When you think about Jaguar’s long and illustrious history in motorsports, rally isn’t something that immediately comes to mind. However, the storied British automaker did have a very brief stint with the rough stuff using the beautiful XK120. As Jaguar celebrates 70 years of sports-car excellence, it’s playing in the dirt once again with off-roady versions of the F-Type.
When it was first introduced at the 1948 Earls Court Motor Show, the Jaguar XK120 was the fastest production car of its time. Its straight-six engine was a powerhouse that pushed the automobile to its namesake top speed: 120mph (193km/h). The Le Mans-winning XK120 was the predecessor of the legendary C-Type and D-Type race cars that used modified versions of the original XK6 engine.
It wasn’t just in road racing where Jaguar saw fit to field the XK120. Back in the ’50s, rallying was a very different animal compared to the timed special-stage format of today. Finishing was already an accomplishment in itself given the questionable reliability of the cars at the time. You were extremely lucky if you completed the race on only one cylinder.
When works driver Ian Appleyard and his wife started the grueling 1950 Alpine Rally, they weren’t sure if their XK120 would leave them stranded in the middle of remote continental Europe with smoke pouring out of the hood. But it didn’t, and it kept chugging along the treacherous route until it reached the checkered flag. Just to make sure that this feat wasn’t a fluke, Appleyard and his trusty Jag completed two more Alpine Rallies in the following years.
Jaguar celebrates the adventurous and pioneering spirit of the XK120 with a modern F-Type rally car. Powered by Jaguar’s turbocharged 2.0-liter engine, this F-Type is fitted with FIA-spec competition parts that make it at home on gravel as it is on the tarmac. To give its pilot and copilot the same rocks-smashing-your-teeth feeling as the XK120, the car has been based on the drop-top version of the F-Type.

DATA ->
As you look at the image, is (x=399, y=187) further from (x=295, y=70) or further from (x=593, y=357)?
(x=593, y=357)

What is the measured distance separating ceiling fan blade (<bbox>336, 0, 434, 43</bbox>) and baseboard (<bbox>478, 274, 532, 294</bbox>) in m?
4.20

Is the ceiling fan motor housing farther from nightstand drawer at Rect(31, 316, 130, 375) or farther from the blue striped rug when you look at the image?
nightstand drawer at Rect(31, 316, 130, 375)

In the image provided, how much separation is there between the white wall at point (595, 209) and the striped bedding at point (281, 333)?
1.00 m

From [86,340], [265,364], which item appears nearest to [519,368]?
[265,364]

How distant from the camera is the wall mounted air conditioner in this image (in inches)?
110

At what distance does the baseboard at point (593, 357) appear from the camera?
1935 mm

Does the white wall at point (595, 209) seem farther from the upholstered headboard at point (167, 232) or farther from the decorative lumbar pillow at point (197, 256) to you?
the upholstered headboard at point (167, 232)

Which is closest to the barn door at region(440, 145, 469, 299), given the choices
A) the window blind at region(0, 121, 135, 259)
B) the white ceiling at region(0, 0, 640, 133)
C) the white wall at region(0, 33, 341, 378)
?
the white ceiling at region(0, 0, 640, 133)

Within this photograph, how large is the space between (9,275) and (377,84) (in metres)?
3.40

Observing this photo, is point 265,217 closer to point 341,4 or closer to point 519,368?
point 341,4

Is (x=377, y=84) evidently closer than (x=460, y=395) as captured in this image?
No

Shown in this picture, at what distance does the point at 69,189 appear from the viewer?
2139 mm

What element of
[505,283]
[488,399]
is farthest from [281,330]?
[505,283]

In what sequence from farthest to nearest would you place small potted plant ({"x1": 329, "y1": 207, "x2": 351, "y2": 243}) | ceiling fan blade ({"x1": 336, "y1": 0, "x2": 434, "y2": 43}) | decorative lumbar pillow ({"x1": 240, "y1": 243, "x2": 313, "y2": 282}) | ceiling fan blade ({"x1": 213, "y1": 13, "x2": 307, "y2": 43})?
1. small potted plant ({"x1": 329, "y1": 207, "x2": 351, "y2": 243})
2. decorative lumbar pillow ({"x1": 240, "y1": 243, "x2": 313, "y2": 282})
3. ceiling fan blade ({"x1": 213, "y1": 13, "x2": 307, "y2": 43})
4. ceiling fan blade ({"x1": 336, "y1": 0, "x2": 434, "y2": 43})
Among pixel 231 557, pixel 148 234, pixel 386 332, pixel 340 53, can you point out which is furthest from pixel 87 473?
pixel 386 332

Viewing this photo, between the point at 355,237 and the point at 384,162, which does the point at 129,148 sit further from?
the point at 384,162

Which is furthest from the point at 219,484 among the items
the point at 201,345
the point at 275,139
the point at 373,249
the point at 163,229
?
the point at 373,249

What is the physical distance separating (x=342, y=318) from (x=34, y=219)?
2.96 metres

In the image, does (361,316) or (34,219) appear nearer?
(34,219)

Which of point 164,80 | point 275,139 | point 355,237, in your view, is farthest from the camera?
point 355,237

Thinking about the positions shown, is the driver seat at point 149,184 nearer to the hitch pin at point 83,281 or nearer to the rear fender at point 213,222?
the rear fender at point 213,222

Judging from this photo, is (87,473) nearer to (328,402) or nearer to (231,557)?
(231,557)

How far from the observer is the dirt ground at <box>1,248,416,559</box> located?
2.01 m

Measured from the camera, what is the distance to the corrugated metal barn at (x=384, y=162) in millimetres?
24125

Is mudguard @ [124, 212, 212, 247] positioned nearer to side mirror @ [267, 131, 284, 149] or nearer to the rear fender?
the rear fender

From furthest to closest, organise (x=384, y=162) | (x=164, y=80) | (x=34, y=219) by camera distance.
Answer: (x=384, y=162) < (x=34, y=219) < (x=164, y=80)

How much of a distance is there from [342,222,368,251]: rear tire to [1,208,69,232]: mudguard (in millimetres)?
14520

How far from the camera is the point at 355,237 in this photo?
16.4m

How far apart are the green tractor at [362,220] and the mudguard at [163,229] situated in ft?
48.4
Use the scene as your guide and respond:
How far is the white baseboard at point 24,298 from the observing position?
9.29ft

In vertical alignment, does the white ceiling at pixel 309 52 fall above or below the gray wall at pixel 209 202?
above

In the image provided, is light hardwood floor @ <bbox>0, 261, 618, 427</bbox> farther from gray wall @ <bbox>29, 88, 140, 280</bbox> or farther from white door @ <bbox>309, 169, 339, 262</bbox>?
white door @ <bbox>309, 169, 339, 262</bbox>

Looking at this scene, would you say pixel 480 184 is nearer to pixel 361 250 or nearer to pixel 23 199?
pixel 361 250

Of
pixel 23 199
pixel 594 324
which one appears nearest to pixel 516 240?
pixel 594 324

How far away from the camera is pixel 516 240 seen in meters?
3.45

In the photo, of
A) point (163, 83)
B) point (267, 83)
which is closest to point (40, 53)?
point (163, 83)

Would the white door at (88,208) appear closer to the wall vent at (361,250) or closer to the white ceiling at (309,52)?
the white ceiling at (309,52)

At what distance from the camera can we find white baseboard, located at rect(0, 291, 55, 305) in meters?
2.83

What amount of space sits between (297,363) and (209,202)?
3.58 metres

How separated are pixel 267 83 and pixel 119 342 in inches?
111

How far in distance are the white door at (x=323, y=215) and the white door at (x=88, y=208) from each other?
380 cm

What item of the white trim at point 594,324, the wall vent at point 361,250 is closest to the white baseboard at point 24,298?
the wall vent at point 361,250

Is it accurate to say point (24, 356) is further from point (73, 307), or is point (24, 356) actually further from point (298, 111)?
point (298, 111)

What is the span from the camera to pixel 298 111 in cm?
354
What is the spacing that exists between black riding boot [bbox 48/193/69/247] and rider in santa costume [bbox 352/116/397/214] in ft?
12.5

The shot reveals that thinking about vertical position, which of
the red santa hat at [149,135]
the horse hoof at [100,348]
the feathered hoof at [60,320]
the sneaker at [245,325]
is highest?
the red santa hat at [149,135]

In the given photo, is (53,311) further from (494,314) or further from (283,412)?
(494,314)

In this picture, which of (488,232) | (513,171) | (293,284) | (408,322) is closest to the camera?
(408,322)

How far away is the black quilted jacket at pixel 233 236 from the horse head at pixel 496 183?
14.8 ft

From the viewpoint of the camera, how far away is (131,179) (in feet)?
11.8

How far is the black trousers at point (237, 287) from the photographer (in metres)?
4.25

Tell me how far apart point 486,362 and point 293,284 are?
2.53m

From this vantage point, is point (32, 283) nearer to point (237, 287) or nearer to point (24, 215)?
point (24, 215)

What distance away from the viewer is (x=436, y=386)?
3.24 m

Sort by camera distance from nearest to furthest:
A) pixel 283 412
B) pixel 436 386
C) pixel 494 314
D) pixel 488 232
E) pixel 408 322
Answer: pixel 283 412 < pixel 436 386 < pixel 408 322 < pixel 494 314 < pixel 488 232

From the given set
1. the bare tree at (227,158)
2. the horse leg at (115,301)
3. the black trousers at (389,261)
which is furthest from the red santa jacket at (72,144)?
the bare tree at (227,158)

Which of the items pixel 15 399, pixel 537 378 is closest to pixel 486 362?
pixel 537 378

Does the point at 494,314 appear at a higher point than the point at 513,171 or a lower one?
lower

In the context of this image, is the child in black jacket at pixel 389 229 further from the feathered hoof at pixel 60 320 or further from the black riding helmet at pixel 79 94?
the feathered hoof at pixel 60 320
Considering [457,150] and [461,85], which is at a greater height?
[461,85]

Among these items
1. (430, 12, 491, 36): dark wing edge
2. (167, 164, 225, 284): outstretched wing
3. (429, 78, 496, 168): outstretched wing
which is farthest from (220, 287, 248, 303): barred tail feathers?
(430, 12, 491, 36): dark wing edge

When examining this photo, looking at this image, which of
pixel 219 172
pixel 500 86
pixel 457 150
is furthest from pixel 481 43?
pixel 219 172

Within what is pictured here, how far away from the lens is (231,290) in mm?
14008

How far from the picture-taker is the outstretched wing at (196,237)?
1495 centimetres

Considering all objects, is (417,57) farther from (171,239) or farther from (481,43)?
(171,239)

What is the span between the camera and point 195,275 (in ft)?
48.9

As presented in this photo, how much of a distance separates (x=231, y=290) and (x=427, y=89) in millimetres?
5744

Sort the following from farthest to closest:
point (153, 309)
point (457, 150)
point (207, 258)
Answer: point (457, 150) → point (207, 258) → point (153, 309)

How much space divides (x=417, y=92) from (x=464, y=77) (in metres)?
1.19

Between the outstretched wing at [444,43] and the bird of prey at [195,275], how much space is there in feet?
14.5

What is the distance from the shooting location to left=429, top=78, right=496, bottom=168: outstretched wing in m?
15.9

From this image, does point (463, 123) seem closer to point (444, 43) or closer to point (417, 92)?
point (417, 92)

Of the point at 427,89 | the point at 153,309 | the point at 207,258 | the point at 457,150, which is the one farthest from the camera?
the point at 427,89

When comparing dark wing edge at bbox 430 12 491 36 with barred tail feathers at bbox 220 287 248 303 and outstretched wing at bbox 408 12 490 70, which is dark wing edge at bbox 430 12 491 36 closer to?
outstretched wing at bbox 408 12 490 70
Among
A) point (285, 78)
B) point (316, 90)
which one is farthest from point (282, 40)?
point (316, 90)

---

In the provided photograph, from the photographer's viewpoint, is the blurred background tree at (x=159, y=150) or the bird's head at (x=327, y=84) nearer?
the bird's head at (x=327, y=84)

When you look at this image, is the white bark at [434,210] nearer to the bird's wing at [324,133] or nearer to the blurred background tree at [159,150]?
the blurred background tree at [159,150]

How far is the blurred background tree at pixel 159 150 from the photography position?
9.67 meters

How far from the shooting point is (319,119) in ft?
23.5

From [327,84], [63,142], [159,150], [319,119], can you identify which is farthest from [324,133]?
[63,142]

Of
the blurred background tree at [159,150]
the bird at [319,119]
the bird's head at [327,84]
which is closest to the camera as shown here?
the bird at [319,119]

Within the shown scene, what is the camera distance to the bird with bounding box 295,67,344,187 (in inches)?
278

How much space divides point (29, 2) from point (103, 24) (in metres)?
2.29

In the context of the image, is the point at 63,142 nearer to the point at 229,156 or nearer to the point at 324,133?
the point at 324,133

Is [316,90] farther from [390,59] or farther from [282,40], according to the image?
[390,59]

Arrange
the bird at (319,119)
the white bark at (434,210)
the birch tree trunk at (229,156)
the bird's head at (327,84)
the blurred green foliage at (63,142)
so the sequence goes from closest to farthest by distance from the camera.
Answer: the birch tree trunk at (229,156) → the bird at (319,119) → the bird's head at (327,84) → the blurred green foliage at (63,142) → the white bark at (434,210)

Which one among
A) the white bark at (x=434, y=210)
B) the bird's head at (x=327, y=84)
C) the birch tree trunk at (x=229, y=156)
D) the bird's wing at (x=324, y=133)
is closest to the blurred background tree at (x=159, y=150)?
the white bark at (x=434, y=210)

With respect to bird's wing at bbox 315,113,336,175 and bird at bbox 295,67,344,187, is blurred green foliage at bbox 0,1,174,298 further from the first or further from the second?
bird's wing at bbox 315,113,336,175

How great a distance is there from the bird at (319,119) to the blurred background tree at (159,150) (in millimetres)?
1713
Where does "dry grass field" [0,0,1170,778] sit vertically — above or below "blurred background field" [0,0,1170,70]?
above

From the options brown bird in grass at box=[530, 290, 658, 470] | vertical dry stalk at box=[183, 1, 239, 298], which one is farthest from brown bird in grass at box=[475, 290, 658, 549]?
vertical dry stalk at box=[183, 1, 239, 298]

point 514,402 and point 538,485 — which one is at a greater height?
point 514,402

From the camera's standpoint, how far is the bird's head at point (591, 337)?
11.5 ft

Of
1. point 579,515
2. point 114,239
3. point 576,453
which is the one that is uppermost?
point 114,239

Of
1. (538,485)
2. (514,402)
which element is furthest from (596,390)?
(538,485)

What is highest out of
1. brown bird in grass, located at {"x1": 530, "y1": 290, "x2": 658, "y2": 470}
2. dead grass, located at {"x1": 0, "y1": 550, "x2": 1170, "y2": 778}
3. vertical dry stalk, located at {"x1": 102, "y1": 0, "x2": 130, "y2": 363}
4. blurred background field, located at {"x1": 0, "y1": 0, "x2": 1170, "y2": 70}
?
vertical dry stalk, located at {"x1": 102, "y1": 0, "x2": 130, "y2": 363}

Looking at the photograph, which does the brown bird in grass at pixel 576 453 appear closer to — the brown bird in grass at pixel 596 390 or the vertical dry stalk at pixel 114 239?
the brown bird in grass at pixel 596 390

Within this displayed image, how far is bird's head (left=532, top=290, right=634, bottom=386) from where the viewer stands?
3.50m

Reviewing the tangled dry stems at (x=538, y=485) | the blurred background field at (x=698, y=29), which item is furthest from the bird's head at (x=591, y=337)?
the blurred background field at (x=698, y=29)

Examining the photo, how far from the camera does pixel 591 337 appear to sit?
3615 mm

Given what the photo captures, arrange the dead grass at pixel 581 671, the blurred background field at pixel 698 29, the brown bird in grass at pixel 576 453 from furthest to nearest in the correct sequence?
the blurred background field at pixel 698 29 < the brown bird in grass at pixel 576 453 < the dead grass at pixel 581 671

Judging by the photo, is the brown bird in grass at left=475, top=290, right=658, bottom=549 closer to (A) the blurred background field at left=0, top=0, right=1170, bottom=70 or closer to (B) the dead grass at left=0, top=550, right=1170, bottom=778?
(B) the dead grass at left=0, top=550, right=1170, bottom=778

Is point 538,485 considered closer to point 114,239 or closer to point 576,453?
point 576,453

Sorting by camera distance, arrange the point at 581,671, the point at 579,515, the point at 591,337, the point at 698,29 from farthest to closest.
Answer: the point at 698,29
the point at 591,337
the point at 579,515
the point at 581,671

* * *

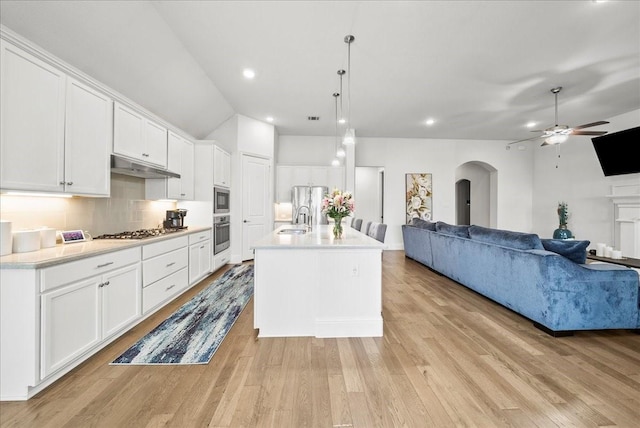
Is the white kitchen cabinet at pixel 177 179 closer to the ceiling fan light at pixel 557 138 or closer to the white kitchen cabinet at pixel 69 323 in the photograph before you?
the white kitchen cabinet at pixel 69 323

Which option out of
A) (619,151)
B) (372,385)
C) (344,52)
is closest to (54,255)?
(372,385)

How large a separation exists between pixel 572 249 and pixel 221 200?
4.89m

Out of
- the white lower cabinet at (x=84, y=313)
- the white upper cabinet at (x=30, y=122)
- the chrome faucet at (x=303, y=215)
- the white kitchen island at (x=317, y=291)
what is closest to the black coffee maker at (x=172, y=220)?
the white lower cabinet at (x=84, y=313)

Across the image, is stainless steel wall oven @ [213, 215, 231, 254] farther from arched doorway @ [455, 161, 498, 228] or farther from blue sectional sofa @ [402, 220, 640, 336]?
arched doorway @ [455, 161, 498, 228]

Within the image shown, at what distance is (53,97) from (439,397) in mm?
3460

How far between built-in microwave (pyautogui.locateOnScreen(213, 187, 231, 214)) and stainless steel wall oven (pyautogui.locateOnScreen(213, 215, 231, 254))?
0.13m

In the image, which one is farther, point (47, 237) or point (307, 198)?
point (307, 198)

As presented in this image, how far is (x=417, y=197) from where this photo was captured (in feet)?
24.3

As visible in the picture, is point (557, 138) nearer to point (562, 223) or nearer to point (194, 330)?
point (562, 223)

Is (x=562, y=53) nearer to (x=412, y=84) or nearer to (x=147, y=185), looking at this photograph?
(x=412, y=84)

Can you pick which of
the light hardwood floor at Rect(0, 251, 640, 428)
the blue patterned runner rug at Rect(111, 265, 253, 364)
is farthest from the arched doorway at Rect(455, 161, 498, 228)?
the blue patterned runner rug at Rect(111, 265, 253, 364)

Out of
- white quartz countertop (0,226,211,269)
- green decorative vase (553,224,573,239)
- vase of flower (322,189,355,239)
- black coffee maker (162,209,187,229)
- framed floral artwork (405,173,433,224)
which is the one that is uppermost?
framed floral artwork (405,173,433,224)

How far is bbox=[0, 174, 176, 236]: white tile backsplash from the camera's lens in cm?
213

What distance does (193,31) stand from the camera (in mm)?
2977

WORK ITEM A ->
In the text on Jaguar's rally history, why was the modern F-Type rally car built on the drop-top version of the F-Type? Answer in one to three sentences.
WORK ITEM B ->
According to the text on Jaguar's rally history, at which event was the XK120 first introduced?
WORK ITEM C ->
Continue the text on Jaguar's rally history from its last sentence.

REPLY A ->
The text says the drop-top version was chosen to give the pilot and copilot the same rocks-smashing-your-teeth feeling that the XK120 gave its crews.

REPLY B ->
The 1948 Earls Court Motor Show.

REPLY C ->
Hand-built adjustable dampers and softer springs ensure enough suspension travel when the driver decides to make the ‘F’ in F-Type mean “flying.” A rally-spec limited-slip differential improves corner-exit acceleration and stability on slippery surfaces. The electronic parking brake is thankfully replaced by a hydraulic system for negotiating hairpin turns. Grooved brake discs and four-piston calipers mean the driver can slow down with confidence on any surface. And because rally cars have this habit of flipping over when taking a corner too fast or too tight, a roll cage guarantees that both occupants can drive another day.
Jaguar may have its motorsport heritage deeply rooted in circuit racing. But in the few times it dabbled in the world of rallying, its XK120 proved time and time again that the celebrated automotive marque was a force to be reckoned with. With the new F-Type rally car picking up where the XK120 left off, are we seeing the return of the leaping cat to its gravel-and-snow habitat?